*** Opening of EXCERPT ***

Riots – the view from the devolved nations

The riots have been greeted with alarm, division in Scotland and criticism of cuts in Wales

As the Prime Minister formally announced that water cannon, based in and only ever used in Northern Ireland would be available to combat riotous activity on the UK mainland within 24 hours’ notice,  Jimmy Spratt, a DUP MLA and a former head of Northern Ireland’s police federation has warned that they would be ineffective in combatting the scenes witnessed on UK streets over the past week.

Outlining is caution against their use, the Belfast Telegraph has quoted Spratt as saying:

“It is not workable at all. There are several points, including the size of these vehicles.

“The big issue would be manoeuvrability. They are suited to operating in a wide space, where police are faced with a crowd of rioters.”

It comes as the Police Service of Northern Ireland (PSNI) has confirmed that following a request by the Police National Information Co-ordination Centre (PNICC), it is to provide the Metropolitan Police with a number of its reinforced land rover vehicles, such an iconic image of the troubles in Northern Ireland.

Confirming the move, a spokesperson for the PSNI explained:

“PNICC have been in contact with all UK police services assessing what resources are available to deal with the current situation,” the PSNI spokesman said.

“We are currently reviewing how and where we may be able to provide support to our colleagues in line with their requests. At this stage, due to operational commitments, we are unable to provide any officers, however, we have offered a number of Land Rover vehicles for assistance.”

Meanwhile, as the debate over police tactics continues, one former RUC and PSNI Detective Chief Superintendent, Norman Baxter as dubbed the Met’s tactics as ”primitive”. Quoted in the Newsletter he argues:

“I have heard the Met talking about how effective it had been to drive armoured cars down streets where there was rioting.

“But those are tactics we were using in Northern Ireland in the 1980s if not the 1970s.

They are very ill-equipped for this, with short circular shields being used by officers as opposed to the long shields used by the PSNI.”

*** Close of EXCERPT ***

Set down the passage of the riots article word for word, from "Riots – the" up to and including "the past week.".

*** Opening of DATASET CONTENT ***

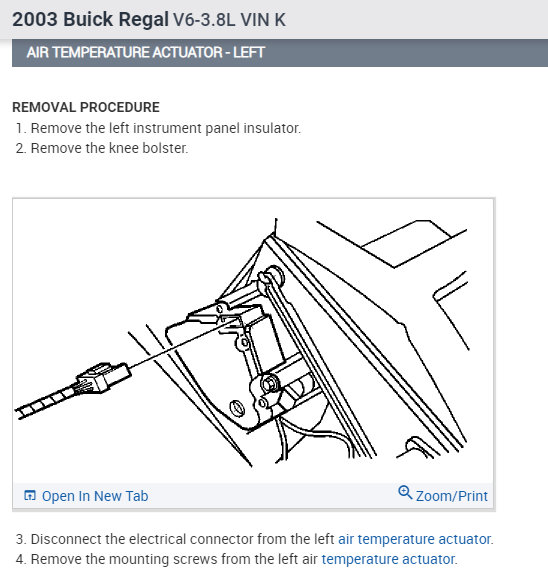 2003 Buick Regal V6-3.8L VIN K

AIR TEMPERATURE ACTUATOR - LEFT

REMOVAL PROCEDURE

1. Remove the left instrument panel insulator.
2. Remove the knee bolster.

Open In New Tab

Zoom/Print

3. Disconnect the electrical connector from the left air temperature actuator.
4. Remove the mounting screws from the left air temperature actuator.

*** Close of DATASET CONTENT ***

→ ANSWER BOX:
Riots – the view from the devolved nations

The riots have been greeted with alarm, division in Scotland and criticism of cuts in Wales

As the Prime Minister formally announced that water cannon, based in and only ever used in Northern Ireland would be available to combat riotous activity on the UK mainland within 24 hours’ notice,  Jimmy Spratt, a DUP MLA and a former head of Northern Ireland’s police federation has warned that they would be ineffective in combatting the scenes witnessed on UK streets over the past week.